__EXERCÍCIOS A FAZER__
[A] Devolva, sem alterações, o trecho do excerto sobre o recurso da sentença que vai de "4. O Tribunal" até "abusivo da recorrida.", incluindo as duas pontas.
[B] No excerto sobre o recurso da sentença, quando é que a parte recorrida juntou as faturas que sustentam o seu crédito?

__EXCERTO DO TEXTO__
A R. apelou da sentença, tendo apresentado alegações em que formulou as seguintes conclusões:

1. Salvo o devido e muito respeito, a douta Sentença recorrida procedeu a uma apreciação errada relativamente à matéria de facto, na medida em que considerou que a aqui recorrente não impugnou as faturas apresentadas pela recorrida, o que não se mostra de acordo com o exposto em sede de oposição - nomeadamente quanto ao ponto VI dessa peça – e ainda quanto à prova testemunhal e documental produzida, o que acabou por ser determinante para a condenação que se impugna.
2. A parte recorrida apenas juntou as faturas que sustentam o seu alegado crédito um dia após a douta Sentença ter sido carregada na plataforma CITIUS, de onde decorre que o Tribunal a quo não observou o disposto no Artigo 342.º, n.º 1, do Código Civil, uma vez que deu por certa a existência das faturas em questão – genericamente impugnadas pela ora recorrente em sede de oposição – e acabou por se estribar nas mesmas para obter a decisão em crise.
3. Ao ignorar a impugnação da recorrente e considerar a relação documental subjacente ao crédito da recorrida, a douta Sentença de que aqui se apela deixou de pronunciar-se sobre questões que deveria ter apreciado e conheceu de questões de que não poderia tomar conhecimento, pelo que, ao abrigo do disposto no Artigo 615.º, n.º 1, alínea d), a douta Sentença recorrida encontra-se ferida de nulidade.
4. O Tribunal a quo reconheceu que a parte recorrida não resolveu validamente o contrato de assistência técnica que obrigava ambas as partes, não retirando de tal facto, porém, todas as devidas consequências – nomeadamente no que respeita ao direito da aqui recorrente a ver ressarcidos os prejuízos que continua a suportar por conta do modo de agir abusivo da recorrida.

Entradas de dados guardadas
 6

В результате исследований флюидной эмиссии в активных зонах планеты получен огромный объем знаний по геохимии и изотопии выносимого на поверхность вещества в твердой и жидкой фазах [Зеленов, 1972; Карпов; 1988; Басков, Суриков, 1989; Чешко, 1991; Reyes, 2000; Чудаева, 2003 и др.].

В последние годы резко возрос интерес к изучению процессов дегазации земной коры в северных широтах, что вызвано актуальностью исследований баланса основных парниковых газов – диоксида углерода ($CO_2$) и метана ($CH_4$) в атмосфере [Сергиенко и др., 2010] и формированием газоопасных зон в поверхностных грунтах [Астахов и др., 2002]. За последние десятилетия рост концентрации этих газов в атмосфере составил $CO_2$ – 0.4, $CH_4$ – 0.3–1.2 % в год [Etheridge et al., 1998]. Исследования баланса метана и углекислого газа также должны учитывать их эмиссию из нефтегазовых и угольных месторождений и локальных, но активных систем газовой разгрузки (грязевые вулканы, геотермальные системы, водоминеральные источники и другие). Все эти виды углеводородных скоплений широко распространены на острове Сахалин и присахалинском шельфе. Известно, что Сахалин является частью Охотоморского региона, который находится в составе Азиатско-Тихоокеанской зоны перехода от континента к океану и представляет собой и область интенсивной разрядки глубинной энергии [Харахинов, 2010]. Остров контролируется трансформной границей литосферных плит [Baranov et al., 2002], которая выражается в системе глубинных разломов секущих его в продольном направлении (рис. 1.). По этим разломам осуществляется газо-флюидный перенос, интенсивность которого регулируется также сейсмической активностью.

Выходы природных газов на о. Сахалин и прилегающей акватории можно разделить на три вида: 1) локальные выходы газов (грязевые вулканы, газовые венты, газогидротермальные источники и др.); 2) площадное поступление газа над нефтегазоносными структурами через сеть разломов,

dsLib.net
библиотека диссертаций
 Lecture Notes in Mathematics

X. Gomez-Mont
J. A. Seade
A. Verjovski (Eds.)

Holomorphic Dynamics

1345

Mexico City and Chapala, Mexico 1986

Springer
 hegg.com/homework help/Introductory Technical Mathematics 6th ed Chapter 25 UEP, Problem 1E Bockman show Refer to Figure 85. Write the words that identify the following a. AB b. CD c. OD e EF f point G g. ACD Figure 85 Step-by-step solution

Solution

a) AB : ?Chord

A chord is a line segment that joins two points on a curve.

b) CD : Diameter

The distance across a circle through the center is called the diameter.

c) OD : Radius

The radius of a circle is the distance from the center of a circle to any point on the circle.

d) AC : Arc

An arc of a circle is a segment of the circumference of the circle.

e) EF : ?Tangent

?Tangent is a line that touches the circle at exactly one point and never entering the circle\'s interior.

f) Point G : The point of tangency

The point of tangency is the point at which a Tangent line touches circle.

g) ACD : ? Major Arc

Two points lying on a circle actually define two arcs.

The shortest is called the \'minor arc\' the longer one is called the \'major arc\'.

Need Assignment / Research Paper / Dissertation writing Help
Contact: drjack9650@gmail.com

__PROBLEMAS RESOLVIDOS__
[A]
4. O Tribunal a quo reconheceu que a parte recorrida não resolveu validamente o contrato de assistência técnica que obrigava ambas as partes, não retirando de tal facto, porém, todas as devidas consequências – nomeadamente no que respeita ao direito da aqui recorrente a ver ressarcidos os prejuízos que continua a suportar por conta do modo de agir abusivo da recorrida.

[B] Um dia após a sentença ter sido carregada na plataforma CITIUS.